Anak di Bawah Umur Pelaku dan Korban Perdagangan Orang di Kota Bogor
Para pelaku menjerat para korban berawal dari pertemanan di Facebook. Sementara korban lainnya mengaku sudah kenal dengan para pelaku. Namun, dalam praktiknya mereka dipaksa untuk melayani para pria hidung belang.
Oleh
AGUIDO ADRI
·3 menit baca
BOGOR, KOMPAS – Kepolisian Resor Kota Bogor mengungkap kasus tindak pidana perdagangan orang atau TPPO terhadap anak di bawah umur. Tidak hanya korban, dua pelaku TPPO juga diketahui masih di bawah umur.
Kepala Kepolisian Resor Kota Bogor, Komisaris Besar Bismo Teguh Prakoso mengatakan, Satuan Reserse Kriminal Polresta Bogor menangkap sembilan tersangka dari pengungkapan enam kasus perdagangan anak dari 29 April hingga 11 Juni 2023.
Para tersangka itu, yaitu Samir (24), Alfiansyah (19), Nursobah (19), Rijalludin (21), Achmad (27), Evan (18), Sandi (29), SL (17), SPS (16).
”Dari sembilan tersangka, dua di antaranya anak berhadapan dengan hukum. Enam korban merupakan anak di bawah umur. Ini menjadi perhatian kita bersama termasuk atensi dari Presiden Joko Widodo dan Kapolri Jenderal Listyo Sigit terkait tindak pidana perdagangan orang,” kata Bismo dalam keterangan resminya, Selasa (13/6/2023).
Kasus tindak pidana perdagangan orang (TPPO) anak di bawah umur itu berada di lima lokasi, seperti di penginapan Reddorz di Jalan Jenderal Sudirman, Bogor Tengah, dan Apartemen Bogor Valley di Kedung Badak, Tanah Sareal. Selain itu, terungkap pula tiga indekos yang berada di Sindangsari, Bogor Timur; di Tegal Gundil, Bogor Utara; dan di Gunung Batu, Bogor Barat.

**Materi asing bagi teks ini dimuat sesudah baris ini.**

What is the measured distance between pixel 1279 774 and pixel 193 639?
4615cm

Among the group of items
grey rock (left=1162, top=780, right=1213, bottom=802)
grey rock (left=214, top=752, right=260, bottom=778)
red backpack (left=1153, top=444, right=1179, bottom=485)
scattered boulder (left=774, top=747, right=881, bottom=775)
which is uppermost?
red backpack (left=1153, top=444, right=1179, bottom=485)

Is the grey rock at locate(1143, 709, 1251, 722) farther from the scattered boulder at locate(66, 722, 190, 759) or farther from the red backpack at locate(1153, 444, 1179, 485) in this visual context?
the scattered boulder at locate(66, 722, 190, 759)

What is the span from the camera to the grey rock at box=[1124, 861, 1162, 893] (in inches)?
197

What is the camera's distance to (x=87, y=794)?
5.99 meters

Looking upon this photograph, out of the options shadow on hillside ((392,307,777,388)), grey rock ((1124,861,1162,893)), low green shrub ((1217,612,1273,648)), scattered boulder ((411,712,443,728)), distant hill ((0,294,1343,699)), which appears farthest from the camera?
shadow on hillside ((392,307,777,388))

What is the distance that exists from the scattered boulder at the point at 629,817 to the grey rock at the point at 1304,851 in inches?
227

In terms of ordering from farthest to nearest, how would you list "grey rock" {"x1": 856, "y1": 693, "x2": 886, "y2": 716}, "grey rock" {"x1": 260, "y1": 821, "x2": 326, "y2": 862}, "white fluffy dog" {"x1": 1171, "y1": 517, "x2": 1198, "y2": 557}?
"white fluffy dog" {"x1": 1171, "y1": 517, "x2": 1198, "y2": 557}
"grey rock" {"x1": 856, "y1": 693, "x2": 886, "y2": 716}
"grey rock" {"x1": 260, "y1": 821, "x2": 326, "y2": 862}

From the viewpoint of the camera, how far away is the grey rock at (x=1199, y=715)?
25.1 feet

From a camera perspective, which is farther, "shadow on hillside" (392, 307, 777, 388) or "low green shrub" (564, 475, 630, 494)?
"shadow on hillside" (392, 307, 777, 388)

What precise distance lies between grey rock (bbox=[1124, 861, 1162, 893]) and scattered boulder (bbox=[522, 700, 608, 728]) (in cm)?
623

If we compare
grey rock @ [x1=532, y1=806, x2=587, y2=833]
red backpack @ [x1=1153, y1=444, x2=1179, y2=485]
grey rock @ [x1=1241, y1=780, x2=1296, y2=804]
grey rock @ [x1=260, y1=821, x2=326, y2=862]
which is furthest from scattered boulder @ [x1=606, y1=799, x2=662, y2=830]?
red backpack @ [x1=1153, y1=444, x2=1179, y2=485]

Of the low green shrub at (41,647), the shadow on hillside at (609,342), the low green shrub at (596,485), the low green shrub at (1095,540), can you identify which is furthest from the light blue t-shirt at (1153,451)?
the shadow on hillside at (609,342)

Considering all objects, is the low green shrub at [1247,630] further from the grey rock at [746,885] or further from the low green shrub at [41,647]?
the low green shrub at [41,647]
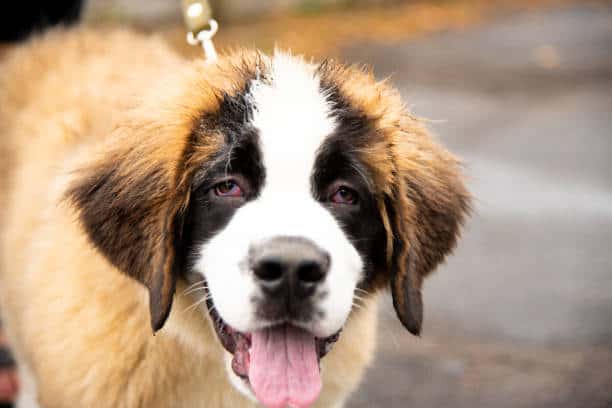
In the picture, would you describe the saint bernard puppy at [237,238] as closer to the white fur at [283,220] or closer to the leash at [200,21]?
the white fur at [283,220]

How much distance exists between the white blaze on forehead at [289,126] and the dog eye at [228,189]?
106 millimetres

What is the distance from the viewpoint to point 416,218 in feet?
→ 8.70

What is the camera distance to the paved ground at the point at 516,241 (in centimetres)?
414

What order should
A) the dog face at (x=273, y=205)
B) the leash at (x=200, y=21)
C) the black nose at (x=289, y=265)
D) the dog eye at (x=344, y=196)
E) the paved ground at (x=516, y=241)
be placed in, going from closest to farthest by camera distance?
the black nose at (x=289, y=265) → the dog face at (x=273, y=205) → the dog eye at (x=344, y=196) → the leash at (x=200, y=21) → the paved ground at (x=516, y=241)

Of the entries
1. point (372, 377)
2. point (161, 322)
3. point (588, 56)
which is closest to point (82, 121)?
point (161, 322)

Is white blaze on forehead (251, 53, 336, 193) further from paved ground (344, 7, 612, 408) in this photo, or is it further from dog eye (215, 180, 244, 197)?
paved ground (344, 7, 612, 408)

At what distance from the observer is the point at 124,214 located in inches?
98.9

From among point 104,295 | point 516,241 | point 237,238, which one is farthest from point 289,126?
point 516,241

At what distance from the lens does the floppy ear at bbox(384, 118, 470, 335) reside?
2.61m

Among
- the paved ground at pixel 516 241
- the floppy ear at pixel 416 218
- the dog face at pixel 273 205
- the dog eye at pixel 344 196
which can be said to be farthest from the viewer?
the paved ground at pixel 516 241

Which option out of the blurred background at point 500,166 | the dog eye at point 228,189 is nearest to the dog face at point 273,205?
the dog eye at point 228,189

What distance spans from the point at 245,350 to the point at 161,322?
0.27 m

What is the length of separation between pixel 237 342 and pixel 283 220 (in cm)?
48

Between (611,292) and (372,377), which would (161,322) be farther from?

Dari hasil pemeriksaan, lanjut Bismo, para pemilik indekos menerima uang bagi hasil atau transaksi dari praktik prostitusi anak di bawah umur. ”Kami akan panggil dan periksa pemilik kos yang terlibat,” kata Bismo.
Dari fakta penggunaan indekos di Kota Bogor untuk TPPO, Polresta Bogor akan bekerja sama dengan instansi terkait untuk memverifikasi jumlah, lokasi, dan izin indekos.

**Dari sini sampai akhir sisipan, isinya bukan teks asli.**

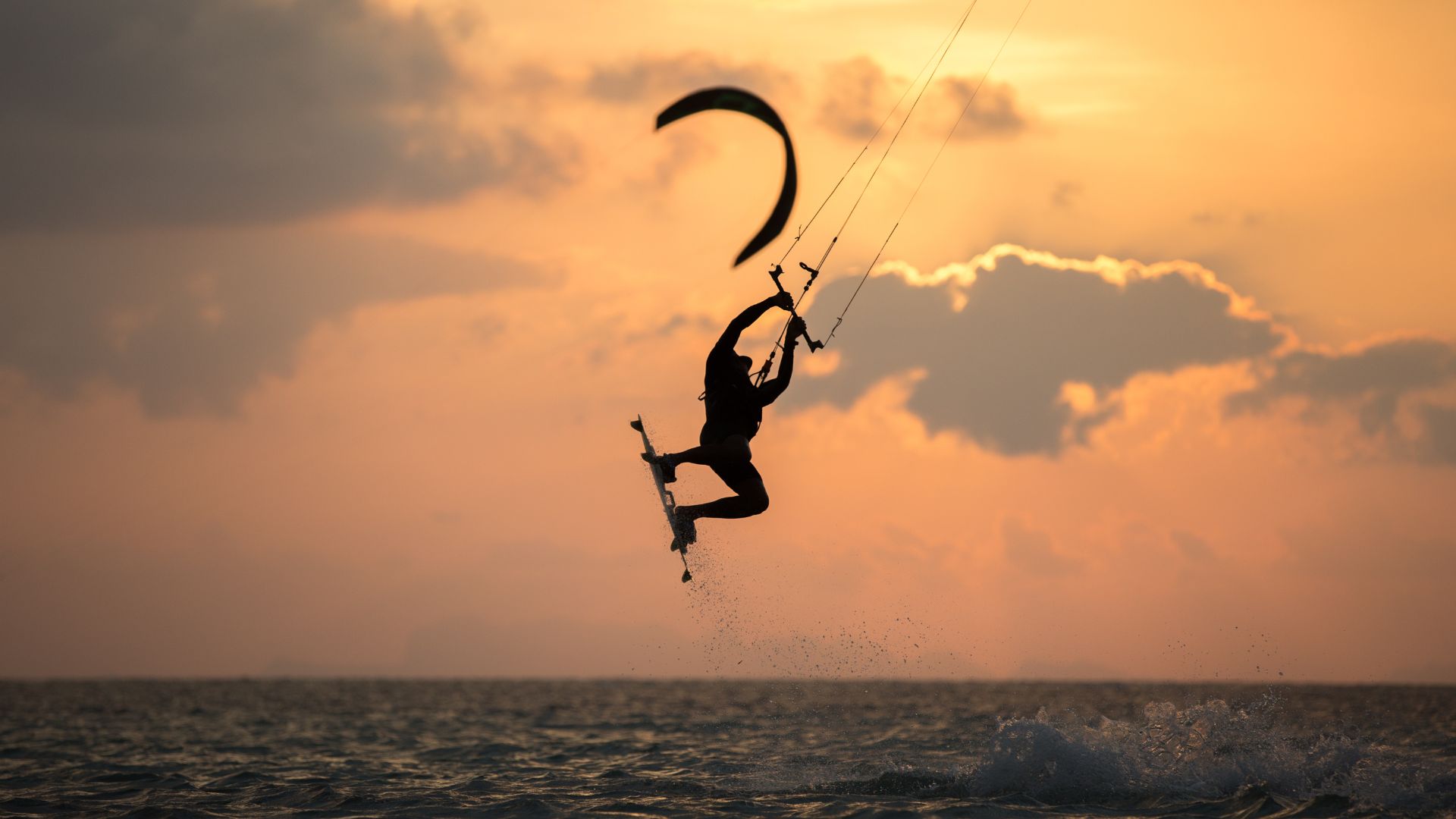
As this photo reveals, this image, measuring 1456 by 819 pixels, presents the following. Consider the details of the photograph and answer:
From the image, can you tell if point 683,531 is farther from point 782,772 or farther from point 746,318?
point 782,772

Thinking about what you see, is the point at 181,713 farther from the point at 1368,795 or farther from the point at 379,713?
the point at 1368,795

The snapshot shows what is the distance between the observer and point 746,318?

Dalam praktiknya, para korban dipaksa melayani pelanggan hingga lima orang per hari dengan tarif Rp 200.000-250.000. Namun, jika pelanggan memesan melalui sebuah aplikasi MiChat tarifnya menjadi Rp 250.000-350.000.
”Ini kejahatan luar biasa, tidak hanya eksploitasi secara ekonomi dan seksual, tetapi juga prostitusi, dan perdagangan anak di bawah umur . Tindakan hukum tegas bagi para pelaku,” ujarnya.
Kepala Satuan Reserse Kriminal Polresta Bogor, Komisaris Rizka Fadhila melanjutkan, dua pelaku berhadapan dengan hukum SL (17) dan SPS (16) bisa terlibat TPPO karena terdesak ekonomi. Mereka akhirnya tergiur dengan praktik prostitusi hingga terlibat dalam TPPO karena menghasilkan uang yang cepat.
”Mereka sudah tidak sekolah. Sejak putus sekolah mandiri cari kerja dan tergiur pekerjaan ini. Mereka sadar praktik ini,” tutur Rizka.
Para tersangka, kata Rizka, mengiming-imingi para korban pekerjaan layak dengan gaji besar sekitar Rp 5 juta per bulan. Tawaran gaji besar itu membuat korban tergiur.
Para pelaku menjerat para korban berawal dari pertemanan di media sosial Facebook. Korban lainnya mengaku sudah kenal dengan para pelaku. Namun, dalam praktiknya mereka dipaksa untuk melayani para pria hidung belang.
”Para pelaku bahkan tidak memberikan uang dari hasil korban melayani tamu,” katanya. Korban anak saat ini dalam pendampingan oleh tim Perlindungan Perempuan dan Anak (PPA) Polresta Bogor dan psikolog.
Untuk mempertanggungjawabkan perbuatannya, para tersangka dikenakan Pasal 76F juncto Pasal 83 Undang-Undang (UU) Nomor 35 Tahun 2014 tentang perubahan atas UU Nomor 23 Tahun 2002 tentang Perlindungan Anak dan Pasal 2 juncto Pasal 17 UU Nomor 21 Tahun 2007 tentang TPPO. Para tersangka diancam hukuman 15 tahun penjara serta denda Rp 60 juta hingga Rp 300 juta.